» **Stated exercise**
Which lines below contain the string "house", with case taken into account? Gather every such line and copy it out.

═══ Information given ═══

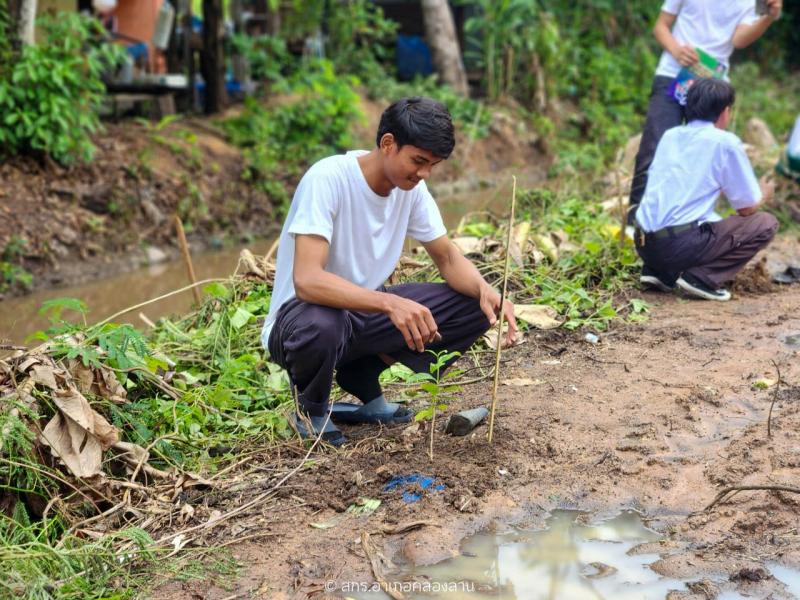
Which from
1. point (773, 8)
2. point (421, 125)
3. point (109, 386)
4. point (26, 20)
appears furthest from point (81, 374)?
point (26, 20)

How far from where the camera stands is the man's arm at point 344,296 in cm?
304

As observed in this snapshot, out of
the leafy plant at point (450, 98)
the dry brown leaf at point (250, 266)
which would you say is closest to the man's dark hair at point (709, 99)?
the dry brown leaf at point (250, 266)

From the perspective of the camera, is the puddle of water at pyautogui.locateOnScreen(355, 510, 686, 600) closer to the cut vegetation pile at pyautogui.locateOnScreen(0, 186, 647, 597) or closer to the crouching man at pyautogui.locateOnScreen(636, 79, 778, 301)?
the cut vegetation pile at pyautogui.locateOnScreen(0, 186, 647, 597)

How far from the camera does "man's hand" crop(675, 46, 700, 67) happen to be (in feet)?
18.2

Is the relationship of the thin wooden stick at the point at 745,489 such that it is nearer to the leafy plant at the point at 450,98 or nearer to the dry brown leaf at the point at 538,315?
the dry brown leaf at the point at 538,315

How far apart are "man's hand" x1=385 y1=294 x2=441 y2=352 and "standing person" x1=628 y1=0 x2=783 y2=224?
283cm

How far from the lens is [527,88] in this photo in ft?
42.6

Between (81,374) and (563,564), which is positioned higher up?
(81,374)

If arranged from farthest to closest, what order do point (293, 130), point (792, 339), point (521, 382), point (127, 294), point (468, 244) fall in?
point (293, 130)
point (127, 294)
point (468, 244)
point (792, 339)
point (521, 382)

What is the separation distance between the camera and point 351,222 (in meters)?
3.25

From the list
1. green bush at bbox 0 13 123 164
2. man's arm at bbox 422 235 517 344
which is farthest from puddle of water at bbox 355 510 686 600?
green bush at bbox 0 13 123 164

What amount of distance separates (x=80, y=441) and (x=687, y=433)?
2023 millimetres

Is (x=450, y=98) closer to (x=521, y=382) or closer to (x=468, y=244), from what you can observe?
(x=468, y=244)

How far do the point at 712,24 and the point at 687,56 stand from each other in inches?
13.0
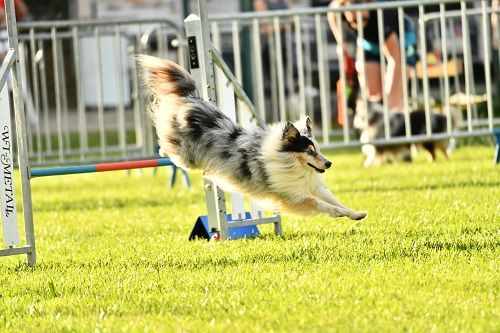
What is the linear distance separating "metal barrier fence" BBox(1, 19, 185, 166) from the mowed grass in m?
1.17

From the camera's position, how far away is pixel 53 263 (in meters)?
6.27

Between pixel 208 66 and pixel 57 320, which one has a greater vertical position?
pixel 208 66

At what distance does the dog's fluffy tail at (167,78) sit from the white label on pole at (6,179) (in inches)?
35.2

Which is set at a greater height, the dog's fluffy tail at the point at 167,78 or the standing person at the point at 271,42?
the standing person at the point at 271,42

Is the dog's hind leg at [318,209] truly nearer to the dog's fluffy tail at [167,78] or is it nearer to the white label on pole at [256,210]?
the white label on pole at [256,210]

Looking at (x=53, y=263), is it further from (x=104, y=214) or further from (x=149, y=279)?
(x=104, y=214)

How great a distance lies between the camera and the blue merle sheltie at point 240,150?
21.0 ft

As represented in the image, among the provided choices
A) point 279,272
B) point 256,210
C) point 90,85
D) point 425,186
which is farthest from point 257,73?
point 90,85

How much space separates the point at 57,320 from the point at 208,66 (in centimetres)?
253

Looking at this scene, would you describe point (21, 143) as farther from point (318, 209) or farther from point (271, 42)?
point (271, 42)

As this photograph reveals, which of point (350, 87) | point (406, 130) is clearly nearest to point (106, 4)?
point (350, 87)

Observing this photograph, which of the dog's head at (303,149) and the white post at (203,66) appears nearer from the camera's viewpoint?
the dog's head at (303,149)

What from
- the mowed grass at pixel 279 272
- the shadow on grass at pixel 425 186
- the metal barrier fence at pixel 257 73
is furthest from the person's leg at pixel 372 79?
the mowed grass at pixel 279 272

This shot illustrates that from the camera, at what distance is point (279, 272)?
5332 mm
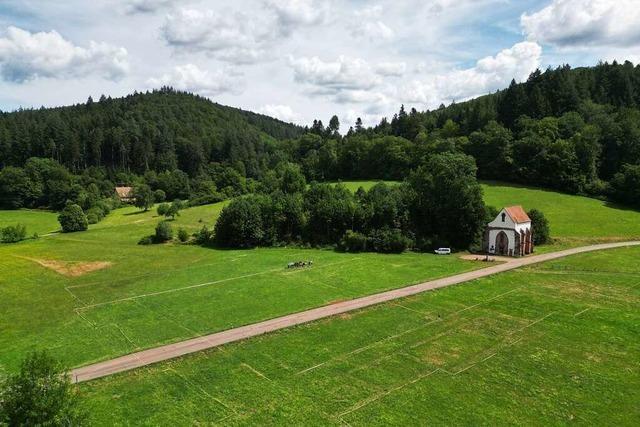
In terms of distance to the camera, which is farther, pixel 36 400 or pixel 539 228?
pixel 539 228

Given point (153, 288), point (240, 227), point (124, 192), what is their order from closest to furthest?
point (153, 288)
point (240, 227)
point (124, 192)

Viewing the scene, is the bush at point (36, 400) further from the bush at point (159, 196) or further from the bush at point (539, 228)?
the bush at point (159, 196)

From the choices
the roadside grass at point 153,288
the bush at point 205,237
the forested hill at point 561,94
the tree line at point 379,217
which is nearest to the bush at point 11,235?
the roadside grass at point 153,288

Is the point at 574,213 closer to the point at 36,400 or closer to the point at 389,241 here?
the point at 389,241

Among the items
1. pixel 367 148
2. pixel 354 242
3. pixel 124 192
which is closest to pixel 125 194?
pixel 124 192

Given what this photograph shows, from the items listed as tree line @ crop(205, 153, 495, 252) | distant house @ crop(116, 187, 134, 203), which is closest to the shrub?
distant house @ crop(116, 187, 134, 203)

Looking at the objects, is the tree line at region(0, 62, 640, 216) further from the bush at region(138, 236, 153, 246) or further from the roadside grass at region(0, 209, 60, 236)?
the bush at region(138, 236, 153, 246)

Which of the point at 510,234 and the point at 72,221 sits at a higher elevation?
the point at 72,221
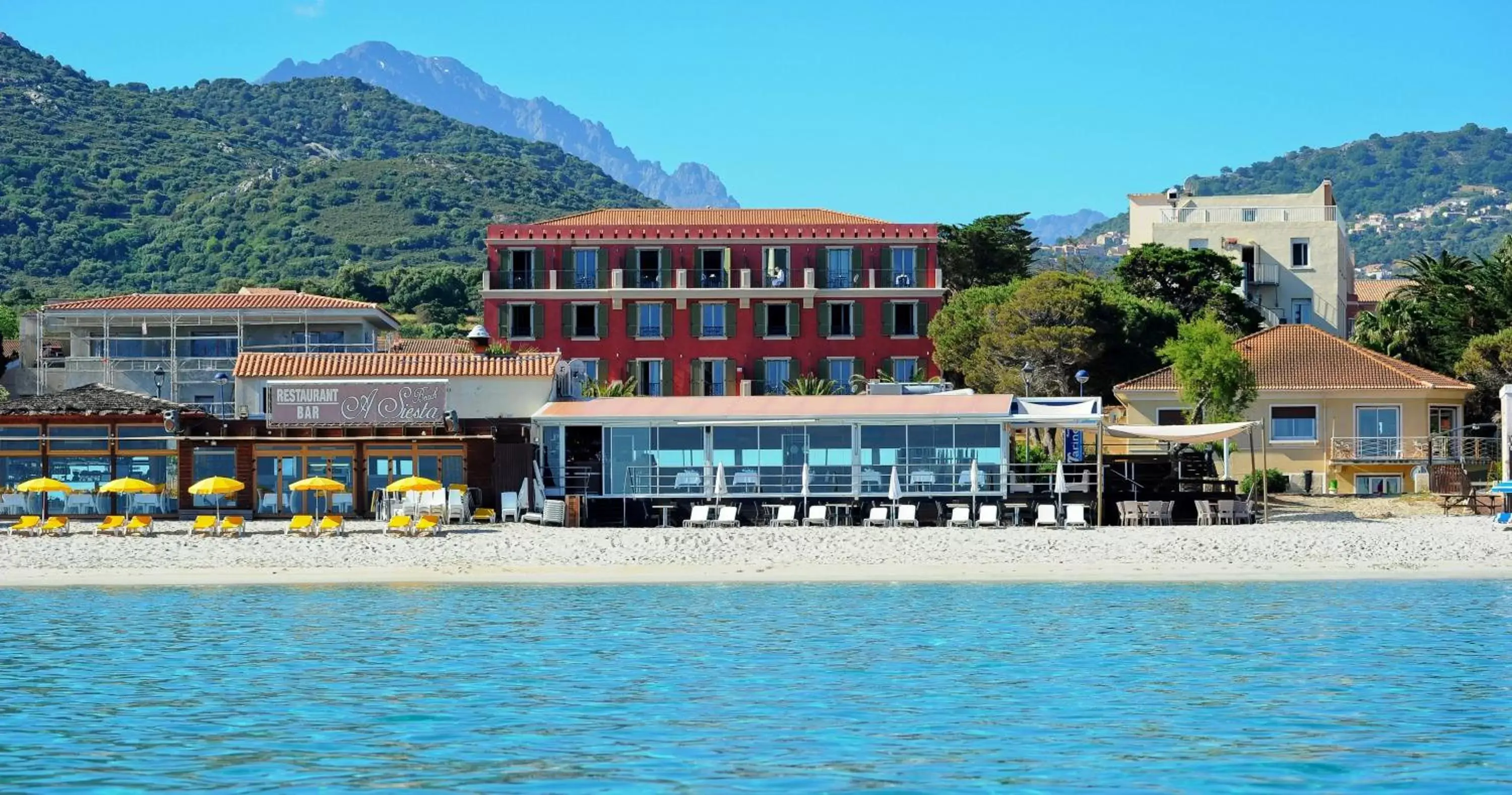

═══

» **Solved exercise**
Given what this photograph shows, from the items listed as tree line @ crop(205, 153, 495, 252) | distant house @ crop(116, 187, 134, 203), which is closest to the shrub?
distant house @ crop(116, 187, 134, 203)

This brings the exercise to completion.